Il lavoro duro…
Tratto molto raramente argomenti di attualita’, anche perche’ non e’ che me ne interessi poi piu’ di tanto. Stavo pero’ leggendo un articolo de “la Repubblica” online in merito ad un deputato dell’UdC che aveva organizzato un festino a luci rosse (forse condito con droga) quando ho trovato un passaggio che riporto (casomai l’articolo sparisse):
LA VITA DA DEPUTATO - Cesa sottolinea anche il «problema» dei parlamentari che vivono a Roma da fuori sede, «e fuori dalla loro città hanno una vita abbastanza dura». Lo dice riferendosi anche alla sua vita pubblica: «Quando ero eurodeputato, stavo da solo tutta la settimana e la solitudine è una cosa molto seria». Per questo, ripete più volte, «la vita del parlamentare è molto dura» e bisognerebbe pensare, propone, all’ipotesi di un ricongiungimento familiare: più soldi a deputati e senatori, quindi, per poter permettere il trasferimento delle loro famiglie a Roma.

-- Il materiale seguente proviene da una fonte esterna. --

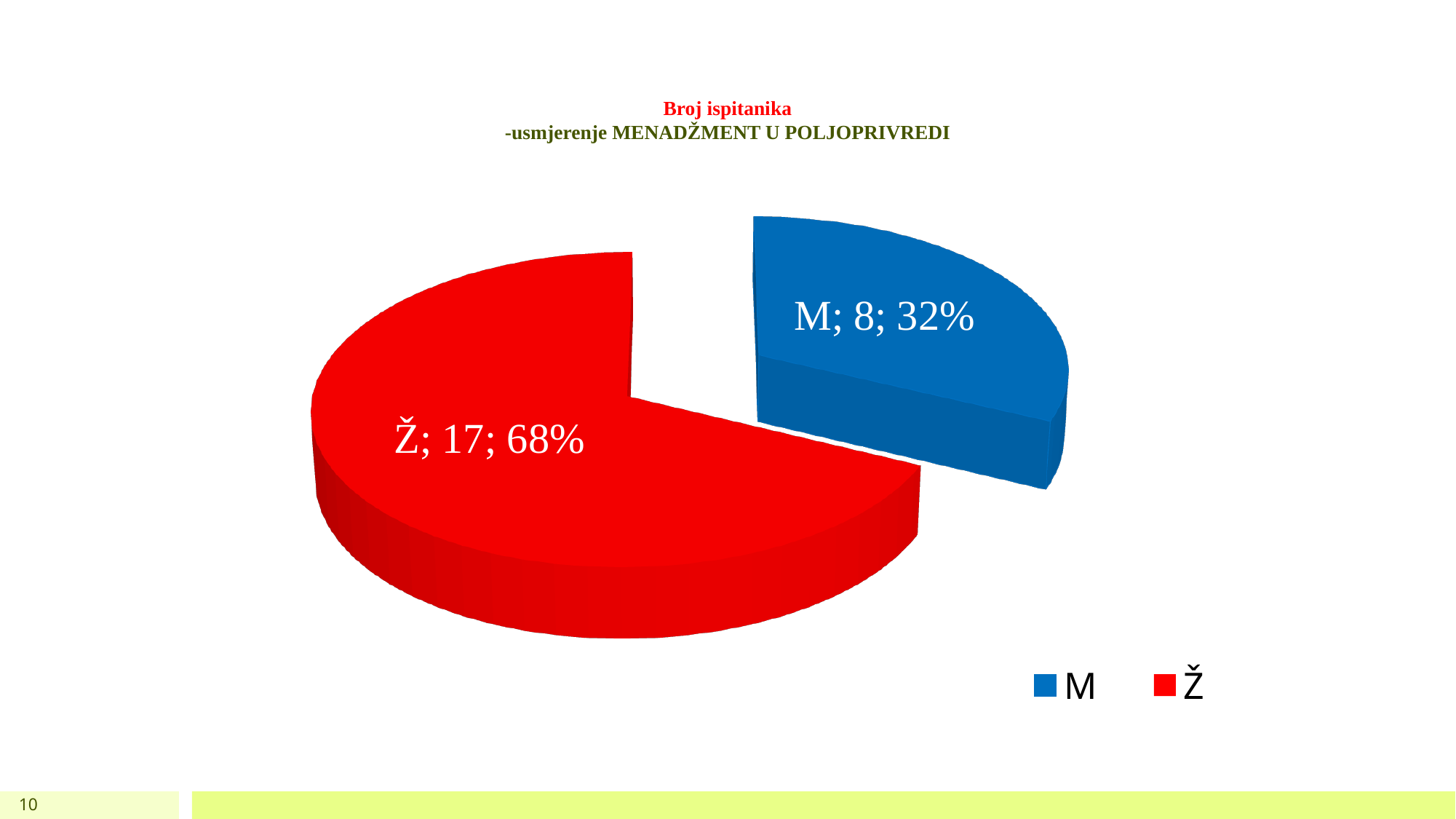
What is the difference between the number of Ž and M respondents? 9 How many respondents are in the Ž category? 17 How many categories does the pie chart have? 2 What colour is the Ž slice? red What kind of chart is shown on the slide? pie chart Which category has the smallest slice? M Which category has the largest slice? Ž Which category has more respondents, M or Ž? Ž What share of the pie does the M slice represent? 32% What share of the pie does the Ž slice represent? 68% What is the total number of respondents shown in the chart? 25 How many respondents are in the M category? 8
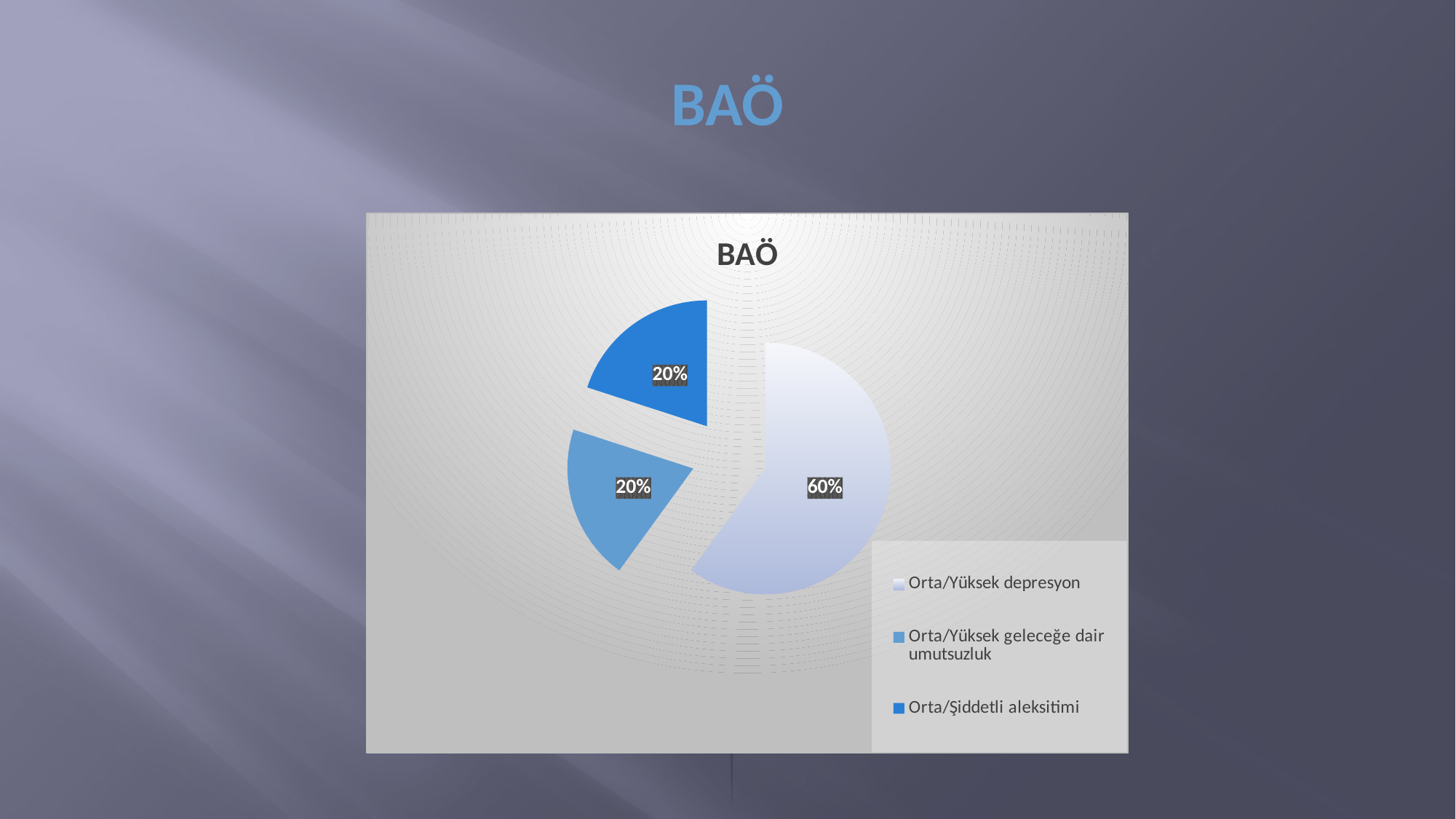
Which category has the largest slice of the pie? Orta/Yüksek depresyon Is the share for Orta/Yüksek depresyon greater or less than 50%? greater What is the title of the chart? BAÖ What is the difference between the share for Orta/Yüksek depresyon and the share for Orta/Şiddetli aleksitimi? 40% Which legend entry is shown in the darkest blue colour? Orta/Şiddetli aleksitimi What kind of chart is shown on the slide? pie chart How many slices does the pie chart have? 3 Which is larger, the share for Orta/Yüksek depresyon or the share for Orta/Yüksek geleceğe dair umutsuzluk? Orta/Yüksek depresyon What share of the pie is Orta/Yüksek geleceğe dair umutsuzluk? 20% What share of the pie is Orta/Yüksek depresyon? 60% How many entries does the legend list? 3 What share of the pie is Orta/Şiddetli aleksitimi? 20%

Non mi voglio soffermare assolutamente sul festino del Deputato… ma su queste affermazioni che definire “di dubbio gusto” e’ fin troppo poco: come dovremmo definire i veri lavori duri? Schiavismo? I panettieri, i minatori, gli addetti all’immondizia… solo per citare i piu’ vistosi. Parliamo di chi ha un negozio, in particolare un bar, dove si lavora anche 10 ore al giorno sempre in piedi. E dopo aver conforntato la “durezza” di questi lavori, consideriamo tutte le persone che fanno un lavoro “normale” (impiegati) e che fanno i pendolari tornando solo il sabato e la domenica a casa. Nel mio posto di lavoro lo fanno in tantissimi e non solo i giovani che magari sono ancora legati alla famiglia. Aggiungo: ho colleghi dislocati in Libia, in Tunisia, in Germania, in Olanda e tantissimi altri paesi, europei e non; certo vengono pagati di piu’, molto di piu’… ma certamente nessuno anche solo lontanamente quando un deputato nel suo stipendio base.